## Untersuchter Text
○ ○ ○ ○ ○ ○ ○
RP-Sprechstunde Seltsame Entzündung

Düsseldorf · Gelenkentzündungen, Fieber, Durchfälle und Gewichtsverlust – hierbei muss der Arzt an eine seltene Krankheit denken: den Morbus Whipple.

 Unser Autor Stefan Ewerbeck ist leitender Internist und Rheumatologe am Rheuma-Zentrum in Meerbusch-Lank.

Unser Autor Stefan Ewerbeck ist leitender Internist und Rheumatologe am Rheuma-Zentrum in Meerbusch-Lank.

Foto: St. Elisabeth-Hospital Meerbusch-Lank

Unsere Leserin Ann-Kathrin M. aus Hilden fragt: „Mein Mann leidet seit Jahren an einer chronischen Entzündung der Kniegelenke und Schultern. Seit langer Zeit wird er von einem Rheumatologen mit Medikamenten versorgt, die allerdings kaum oder keinen Effekt haben. Sorgen bereitet mir sein sonstiger Zustand: wiederholte Bauchschmerzen, Durchfälle, zunehmender Gewichtsverlust und zeitweise Fieber. Leider kann ich meinen Mann nicht überzeugen, dass er sich eine zweite Meinung einholt. Handelt es sich um Nebenwirkungen der Medikamente? Oder gibt es noch andere Diagnosen, die in Frage kommen?“

Stefan Ewerbeck Gelenkentzündungen, Durchfälle und Gewichtsverlust müssen durchaus an Nebenwirkungen der Medikamente denken lassen. Wenn dies ausgeschlossen ist, sollte zunächst auch die Ursache der Durchfälle, des Fiebers und des Gewichtsverlustes abgeklärt werden. Es gibt chronische Darmerkrankungen, die mit Gelenkentzündungen einhergehen können, sogenannte enteropathische Gelenkentzündungen. Bei dem starken Gewichtsverlust muss aber auch an eine seltene, oft übersehende Infektionserkrankung des Dünndarms gedacht werden. Die Diagnose dieser Erkrankung sollte möglichst rasch erfolgen, da die Krankheit unbehandelt tödlich verlaufen kann. Der sogenannte Morbus Whipple, benannt nach Georg H. Whipple (1878 bis 1976), wird durch ein spezifisches Bakterium namens Tropheryma whipplei ausgelöst, das überwiegend den Dünndarm befällt. Allerdings auch andere Organe (Gelenke, Wirbelsäule, Lunge, Herz, Nervensystem und Augen).
○ ○ ○ ○ ○ ○ ○
## Gezeigte Zeilen
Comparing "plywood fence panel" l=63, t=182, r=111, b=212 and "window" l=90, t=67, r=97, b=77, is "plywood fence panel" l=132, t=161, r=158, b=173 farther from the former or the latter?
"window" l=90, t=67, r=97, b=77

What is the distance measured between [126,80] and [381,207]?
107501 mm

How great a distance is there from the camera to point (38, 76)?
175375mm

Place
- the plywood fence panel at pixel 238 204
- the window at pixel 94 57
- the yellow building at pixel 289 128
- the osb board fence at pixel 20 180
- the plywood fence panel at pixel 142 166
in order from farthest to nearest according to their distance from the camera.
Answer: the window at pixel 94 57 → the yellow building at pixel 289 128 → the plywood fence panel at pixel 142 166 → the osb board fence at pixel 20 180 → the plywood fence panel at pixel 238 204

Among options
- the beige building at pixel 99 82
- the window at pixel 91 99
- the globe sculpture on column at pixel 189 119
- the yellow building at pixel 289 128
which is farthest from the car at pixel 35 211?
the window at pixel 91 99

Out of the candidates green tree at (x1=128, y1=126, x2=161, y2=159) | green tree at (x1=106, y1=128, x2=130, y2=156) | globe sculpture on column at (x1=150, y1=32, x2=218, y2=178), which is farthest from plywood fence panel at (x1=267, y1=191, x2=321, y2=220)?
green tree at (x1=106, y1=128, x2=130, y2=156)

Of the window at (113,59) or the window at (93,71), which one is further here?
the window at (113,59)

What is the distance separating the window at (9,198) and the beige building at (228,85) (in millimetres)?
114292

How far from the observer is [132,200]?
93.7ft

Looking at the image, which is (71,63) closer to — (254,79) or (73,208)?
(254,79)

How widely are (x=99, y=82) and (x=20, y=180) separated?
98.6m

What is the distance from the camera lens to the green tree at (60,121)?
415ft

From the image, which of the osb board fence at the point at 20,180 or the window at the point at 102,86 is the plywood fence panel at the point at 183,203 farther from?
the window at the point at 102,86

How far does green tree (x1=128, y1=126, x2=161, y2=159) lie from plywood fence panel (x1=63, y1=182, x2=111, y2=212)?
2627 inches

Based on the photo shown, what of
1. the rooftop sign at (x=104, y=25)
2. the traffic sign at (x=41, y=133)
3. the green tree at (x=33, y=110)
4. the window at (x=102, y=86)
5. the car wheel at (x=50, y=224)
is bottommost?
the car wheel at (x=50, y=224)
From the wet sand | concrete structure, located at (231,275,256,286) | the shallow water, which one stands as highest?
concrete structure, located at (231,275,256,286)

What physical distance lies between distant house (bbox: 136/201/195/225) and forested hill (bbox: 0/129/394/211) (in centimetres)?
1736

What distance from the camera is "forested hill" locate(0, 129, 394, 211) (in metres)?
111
○ ○ ○ ○ ○ ○ ○
## Fragen zum Text
(a) Fassen Sie den Absatz im Text zu Morbus Whipple, der mit „Stefan Ewerbeck Gelenkentzündungen, Durchfälle“ beginnt, als knappe Liste zusammen.
(b) Welches Bakterium löst laut dem Text zu Morbus Whipple die Krankheit aus?
(c) Schreiben Sie aus dem Text zu Morbus Whipple den Abschnitt zwischen „RP-Sprechstunde Seltsame Entzündung“ und „den Morbus Whipple.“ einschließlich beider Stellen wortgetreu ab.
Die Zeilen haben mit dem Text zu Morbus Whipple nichts zu tun.

## Antworten
(a)
- Gelenkentzündungen, Durchfälle und Gewichtsverlust können Nebenwirkungen der Medikamente sein.
- Ist das ausgeschlossen, sollte die Ursache von Durchfällen, Fieber und Gewichtsverlust abgeklärt werden.
- Chronische Darmerkrankungen können mit Gelenkentzündungen einhergehen (enteropathische Gelenkentzündungen).
- Bei starkem Gewichtsverlust ist auch an eine seltene, oft übersehene Infektionserkrankung des Dünndarms zu denken: den Morbus Whipple, benannt nach Georg H. Whipple (1878 bis 1976).
- Die Diagnose sollte rasch erfolgen, da die Krankheit unbehandelt tödlich verlaufen kann.
- Auslöser ist das Bakterium Tropheryma whipplei. Es befällt vor allem den Dünndarm, aber auch Gelenke, Wirbelsäule, Lunge, Herz, Nervensystem und Augen.

(b) Tropheryma whipplei.

(c)
RP-Sprechstunde Seltsame Entzündung

Düsseldorf · Gelenkentzündungen, Fieber, Durchfälle und Gewichtsverlust – hierbei muss der Arzt an eine seltene Krankheit denken: den Morbus Whipple.